Employers, beware! Make sure that your accommodation policy under the Americans With Disability Act (ADA) is consistent with the law and that you have a singular policy. In the case of Young v. United Parcel Service, the Supreme Court made a key point of the fact that the employer has multiple policies in reaching its decision to reverse and remand the fourth circuit’s court’s finding for the employer.
The case was filed by Peggy Young, who was let go without pay from her part time position at UPS in 2006. Young had asked that accommodations be made in regards to recent pregnancy and inability to lift a maximum weight.
However, UPS informed Young that as a driver, she was mandated to perform her duties in full capacity. Seeing that she was unable to do so, UPS let Young go immediately. She was left without a job and without benefits.
UPS’s argument stated that while its policies accommodate those with disabilities, its policies cannot accommodate restrictive duties for pregnant women. Ultimately, the decision was made to favor Young and her case.
In 2008, an amendment was made to the ACT to include that accommodations must be made for pregnancy, thus standardizing the practice and making it impossible for employers, like UPS, to practice blind tactics.

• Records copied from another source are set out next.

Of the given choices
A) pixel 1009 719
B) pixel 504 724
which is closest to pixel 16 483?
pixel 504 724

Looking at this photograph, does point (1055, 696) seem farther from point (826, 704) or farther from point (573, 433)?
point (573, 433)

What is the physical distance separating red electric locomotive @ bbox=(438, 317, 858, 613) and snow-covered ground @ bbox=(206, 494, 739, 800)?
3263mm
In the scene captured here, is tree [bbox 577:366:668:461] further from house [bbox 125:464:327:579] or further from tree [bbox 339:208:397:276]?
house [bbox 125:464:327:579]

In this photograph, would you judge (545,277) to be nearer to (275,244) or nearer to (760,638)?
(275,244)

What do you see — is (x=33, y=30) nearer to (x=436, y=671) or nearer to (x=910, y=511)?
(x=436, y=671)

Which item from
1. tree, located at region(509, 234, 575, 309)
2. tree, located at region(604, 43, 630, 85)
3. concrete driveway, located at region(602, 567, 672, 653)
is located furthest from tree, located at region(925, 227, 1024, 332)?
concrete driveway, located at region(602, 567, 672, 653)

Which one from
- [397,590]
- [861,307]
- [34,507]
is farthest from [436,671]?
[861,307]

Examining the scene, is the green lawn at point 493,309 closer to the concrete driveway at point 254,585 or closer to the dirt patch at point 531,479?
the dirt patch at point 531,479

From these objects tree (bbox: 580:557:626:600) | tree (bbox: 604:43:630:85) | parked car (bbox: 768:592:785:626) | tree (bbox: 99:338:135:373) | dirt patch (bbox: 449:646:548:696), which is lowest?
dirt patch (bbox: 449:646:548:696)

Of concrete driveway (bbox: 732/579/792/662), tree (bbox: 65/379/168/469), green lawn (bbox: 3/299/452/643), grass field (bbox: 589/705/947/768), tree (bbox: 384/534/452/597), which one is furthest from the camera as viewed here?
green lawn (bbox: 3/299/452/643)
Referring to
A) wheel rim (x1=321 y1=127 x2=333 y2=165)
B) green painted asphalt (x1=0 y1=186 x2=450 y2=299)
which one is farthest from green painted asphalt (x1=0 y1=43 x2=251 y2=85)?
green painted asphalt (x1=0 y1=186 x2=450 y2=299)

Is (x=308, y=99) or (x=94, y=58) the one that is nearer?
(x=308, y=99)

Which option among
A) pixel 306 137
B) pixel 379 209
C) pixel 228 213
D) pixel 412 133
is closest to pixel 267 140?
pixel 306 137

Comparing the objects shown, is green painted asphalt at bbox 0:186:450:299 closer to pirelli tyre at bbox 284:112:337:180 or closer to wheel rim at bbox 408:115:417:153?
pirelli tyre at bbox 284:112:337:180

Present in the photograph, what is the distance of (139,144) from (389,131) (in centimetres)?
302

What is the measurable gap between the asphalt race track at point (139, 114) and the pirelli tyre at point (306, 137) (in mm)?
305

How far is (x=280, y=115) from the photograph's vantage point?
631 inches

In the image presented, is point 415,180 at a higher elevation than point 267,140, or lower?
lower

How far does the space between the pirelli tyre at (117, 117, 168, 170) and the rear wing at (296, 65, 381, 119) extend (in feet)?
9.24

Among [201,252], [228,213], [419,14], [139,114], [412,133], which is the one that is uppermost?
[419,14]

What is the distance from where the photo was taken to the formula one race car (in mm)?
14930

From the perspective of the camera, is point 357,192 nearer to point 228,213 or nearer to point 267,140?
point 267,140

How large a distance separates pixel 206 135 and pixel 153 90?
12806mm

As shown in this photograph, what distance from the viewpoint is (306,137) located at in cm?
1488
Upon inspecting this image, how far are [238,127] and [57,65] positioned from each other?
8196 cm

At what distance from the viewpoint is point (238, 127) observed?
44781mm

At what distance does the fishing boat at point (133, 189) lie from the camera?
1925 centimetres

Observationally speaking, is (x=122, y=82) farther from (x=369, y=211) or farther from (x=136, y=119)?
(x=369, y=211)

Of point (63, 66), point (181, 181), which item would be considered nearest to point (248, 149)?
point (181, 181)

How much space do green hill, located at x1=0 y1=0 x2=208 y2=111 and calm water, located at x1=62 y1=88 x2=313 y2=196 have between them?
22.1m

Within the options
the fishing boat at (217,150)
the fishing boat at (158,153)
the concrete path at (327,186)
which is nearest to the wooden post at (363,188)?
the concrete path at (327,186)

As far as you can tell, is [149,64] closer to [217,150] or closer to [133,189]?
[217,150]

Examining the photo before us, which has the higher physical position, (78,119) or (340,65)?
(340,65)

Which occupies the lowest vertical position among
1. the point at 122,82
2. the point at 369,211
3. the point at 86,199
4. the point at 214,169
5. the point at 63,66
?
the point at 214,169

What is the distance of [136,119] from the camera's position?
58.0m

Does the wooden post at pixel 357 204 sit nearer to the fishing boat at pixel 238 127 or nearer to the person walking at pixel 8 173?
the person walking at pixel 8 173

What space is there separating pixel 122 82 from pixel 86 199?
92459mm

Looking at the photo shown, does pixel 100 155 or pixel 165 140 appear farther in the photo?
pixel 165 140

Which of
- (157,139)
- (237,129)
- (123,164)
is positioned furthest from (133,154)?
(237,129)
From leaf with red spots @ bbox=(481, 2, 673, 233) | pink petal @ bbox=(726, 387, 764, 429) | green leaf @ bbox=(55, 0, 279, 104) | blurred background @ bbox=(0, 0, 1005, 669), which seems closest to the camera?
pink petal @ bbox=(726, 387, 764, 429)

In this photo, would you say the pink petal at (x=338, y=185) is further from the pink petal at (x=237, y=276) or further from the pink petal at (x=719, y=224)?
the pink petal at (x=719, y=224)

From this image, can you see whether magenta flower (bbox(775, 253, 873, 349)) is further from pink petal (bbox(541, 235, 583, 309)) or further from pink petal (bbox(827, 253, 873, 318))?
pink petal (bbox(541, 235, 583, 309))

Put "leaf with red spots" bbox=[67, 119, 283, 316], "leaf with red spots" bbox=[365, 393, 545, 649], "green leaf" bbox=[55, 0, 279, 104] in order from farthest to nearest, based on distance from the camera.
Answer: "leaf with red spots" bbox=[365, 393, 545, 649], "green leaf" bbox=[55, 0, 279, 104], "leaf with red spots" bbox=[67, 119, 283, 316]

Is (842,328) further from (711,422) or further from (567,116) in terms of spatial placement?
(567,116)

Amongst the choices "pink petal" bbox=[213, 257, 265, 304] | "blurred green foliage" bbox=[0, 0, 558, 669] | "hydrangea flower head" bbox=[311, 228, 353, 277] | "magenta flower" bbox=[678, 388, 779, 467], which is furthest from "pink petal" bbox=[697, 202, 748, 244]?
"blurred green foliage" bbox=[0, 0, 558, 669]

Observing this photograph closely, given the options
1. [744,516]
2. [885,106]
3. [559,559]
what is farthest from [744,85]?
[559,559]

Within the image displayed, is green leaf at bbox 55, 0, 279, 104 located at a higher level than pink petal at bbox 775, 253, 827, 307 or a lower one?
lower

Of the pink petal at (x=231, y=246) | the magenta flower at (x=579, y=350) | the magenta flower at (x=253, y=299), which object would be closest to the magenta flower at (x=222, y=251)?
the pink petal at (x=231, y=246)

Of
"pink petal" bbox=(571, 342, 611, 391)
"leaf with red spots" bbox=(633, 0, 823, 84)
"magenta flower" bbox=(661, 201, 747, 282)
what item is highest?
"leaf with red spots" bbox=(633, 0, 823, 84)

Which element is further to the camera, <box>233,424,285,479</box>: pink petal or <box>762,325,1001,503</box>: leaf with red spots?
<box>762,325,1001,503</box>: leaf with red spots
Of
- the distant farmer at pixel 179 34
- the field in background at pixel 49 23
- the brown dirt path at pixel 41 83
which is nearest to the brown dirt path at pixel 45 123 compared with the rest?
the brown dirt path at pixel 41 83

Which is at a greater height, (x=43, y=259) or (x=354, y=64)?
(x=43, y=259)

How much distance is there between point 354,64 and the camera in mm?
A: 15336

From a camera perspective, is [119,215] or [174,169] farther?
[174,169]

Providing accommodations for pregnant women continues to advance and increase the wellbeing and morale of employees. Not only does it help with retention rate, it supports a female’s ability and right to work during and after their pregnancy. While the right is protected by federal law, it’s important to note that the shift in accommodation is the correct action to take; for it advances the best interests for all of their employees.